Step 3. Selection of the Best Machine Learning Algorithm for Predicting the Occurrence of Voluntary Employee Turnover
Following the methodology outlined in the previous section, a training process was carried out using the following algorithms: naive Bayes, linear and nonlinear support vector machines, decision trees, k-nearest neighbors, and logistic regression. Cross-validation was used in the analysis.
Table 5 presents the training process results for all algorithms, along with the standard deviations of the accuracy metric.
Based on the obtained results, it can be concluded that the analysed models perform well in predicting the occurrence of voluntary employee turnover intentions. Each of the analysed models demonstrates over 80% accuracy. For further research, the nonlinear support vector machine algorithm was the most effective of the analysed algorithms.
Step 4. Simulations of the impact of factor removal on the SEM model and on the effectiveness of the machine learning model
At the beginning of this step, simulations of the SEM model were conducted by successively excluding individual items from the scale.

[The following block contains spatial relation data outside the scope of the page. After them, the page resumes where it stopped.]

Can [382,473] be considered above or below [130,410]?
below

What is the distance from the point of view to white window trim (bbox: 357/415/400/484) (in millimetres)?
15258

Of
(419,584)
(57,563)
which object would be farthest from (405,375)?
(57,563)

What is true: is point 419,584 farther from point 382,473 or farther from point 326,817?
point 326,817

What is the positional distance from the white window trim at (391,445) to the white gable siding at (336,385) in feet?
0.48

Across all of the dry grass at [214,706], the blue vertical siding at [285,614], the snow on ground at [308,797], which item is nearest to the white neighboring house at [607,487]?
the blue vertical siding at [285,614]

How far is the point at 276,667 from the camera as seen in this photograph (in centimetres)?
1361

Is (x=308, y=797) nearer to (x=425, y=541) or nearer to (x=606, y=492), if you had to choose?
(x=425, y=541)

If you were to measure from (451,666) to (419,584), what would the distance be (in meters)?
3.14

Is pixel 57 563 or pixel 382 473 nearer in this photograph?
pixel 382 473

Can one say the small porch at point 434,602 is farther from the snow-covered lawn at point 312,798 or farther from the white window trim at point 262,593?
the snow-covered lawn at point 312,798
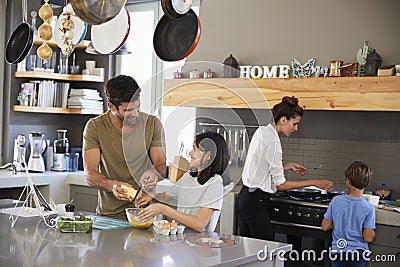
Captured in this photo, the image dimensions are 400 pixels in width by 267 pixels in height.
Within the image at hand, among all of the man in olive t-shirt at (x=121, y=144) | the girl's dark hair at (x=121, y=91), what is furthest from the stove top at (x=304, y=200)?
the girl's dark hair at (x=121, y=91)

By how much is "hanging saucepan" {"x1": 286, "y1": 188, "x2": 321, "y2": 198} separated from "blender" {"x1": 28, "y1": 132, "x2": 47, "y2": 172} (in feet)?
7.34

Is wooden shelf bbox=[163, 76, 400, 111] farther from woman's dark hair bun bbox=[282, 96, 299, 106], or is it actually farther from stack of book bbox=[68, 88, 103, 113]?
stack of book bbox=[68, 88, 103, 113]

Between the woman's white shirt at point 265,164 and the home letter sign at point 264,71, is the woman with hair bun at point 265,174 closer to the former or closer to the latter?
the woman's white shirt at point 265,164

The results of the SEM model fit, measured by changes in the RMSEA index following successive reductions, are presented in
Table 6.
In the next step, the impact of removing successive variables on the accuracy metric of the best-performing model – the nonlinear support vector machine – was verified. The results of these simulations are presented in
Table 7.
Step 5. Improvement of the psychometric scale based on the conducted SEM-ML simulations
In the next step, those factors were identified whose potential removal neither worsens the fit of the SEM model (i.e., leads to a decrease in the RMSEA index or maintains it at the same level) nor reduces the predictive performance of the machine learning model (measured by the average accuracy value in the cross-validation method).
It was found that out of the 27 analysed items in the scale measuring turnover intention, three indicators meet the exclusion criteria. These factors are presented in
Table 8.
The table identifies three items (X₉, X₄, X₁₈) whose exclusion from the "voluntary turnover intentions" scale does not deteriorate either the measurement validity assessed by SEM (ΔRMSEA ≥ 0) or the predictive power of the best ML model (Δaccuracy ≤ 0). The removal of X₉ and X₁₈ even leads to a slight reduction in RMSEA without any change in accuracy, while the removal of X₄ results in the most considerable reduction in RMSEA (–0.00506) with a negligible impact on classification performance (–0.00001), making these items natural candidates for elimination. As a result, a shorter and more structurally compact scale is obtained, while still maintaining satisfactory SEM fit indices and high predictive power.
In the final step, a SEM model was constructed, and the accuracy metric was calculated for the measurement scale after removing factors X₉, X₄, and X₁₈.
Table 9 presents the fit indices of the new, simplified SEM model for voluntary employee turnover intention.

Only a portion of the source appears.